Pitch a tent at one of Wollemi's great campgrounds, like the secluded Colo Meroo backpack campground, the car-accessible Coorongooba campground or the dramatically-situated, car-accessible Newnes campground. With your base set up, you're free to get out and enjoy the park's fantastic outdoor attractions, be they more relaxed pursuits such as picnicking, canoeing and swimming or something more adventurous like rock climbing, horseriding and hiking.

Plants and animals you may see

Animals

  •  Superb lyrebird, Minnamurra Rainforest, Budderoo National Park. Photo: David Finnegan

    Superb lyrebird (Menura novaehollandiae)

    With a complex mimicking call and an elaborate courtship dance to match, the superb lyrebird is one of the most spectacular Australian animals. A bird watching must-see, the superb lyrebird can be found in rainforests and wet woodlands across eastern NSW and Victoria.

  • Common wombat. Photo: Ingo Oeland

    Common wombat (Vombatus ursinus)

    A large, squat marsupial, the Australian common wombat is a burrowing mammal found in coastal forests and mountain ranges across NSW and Victoria. The only other remaining species of wombat in NSW, the endangered southern hairy-nosed wombat, was considered extinct until relatively recently.

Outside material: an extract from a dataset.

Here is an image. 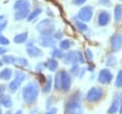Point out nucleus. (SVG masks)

  • Southern boobook. Photo: David Cook

    Southern boobook (Ninox novaeseelandiae)

    The southern boobook, also known as the mopoke, is the smallest and most common native owl in Australia. With a musical 'boo-book' call that echoes through forests and woodlands, the southern boobook is a great one to look out for while bird watching.

  • Satin bowerbird. Photo: Ken Stepnell

    Satin bowerbird (Ptilonorhynchus violaceus)

    With vibrant blue-violet eyes and curious antics, the satin bowerbird is a favourite for bird watching and easy to spot as it forages for food in open forest. Relatively common across eastern Australia, in NSW they’re found in coastal rainforests and adjacent woodlands and mountain ranges.

Plants

  • Smooth-barked apple. Photo: Jaime Plaza

    Smooth-barked apple (Angophora costata)

    Smooth-barked apple gums, also known as Sydney red gum or rusty gum trees, are Australian native plants found along the NSW coast, and in the Sydney basin and parts of Queensland. Growing to heights of 15-30m, the russet-coloured angophoras shed their bark in spring to reveal spectacular new salmon-coloured bark.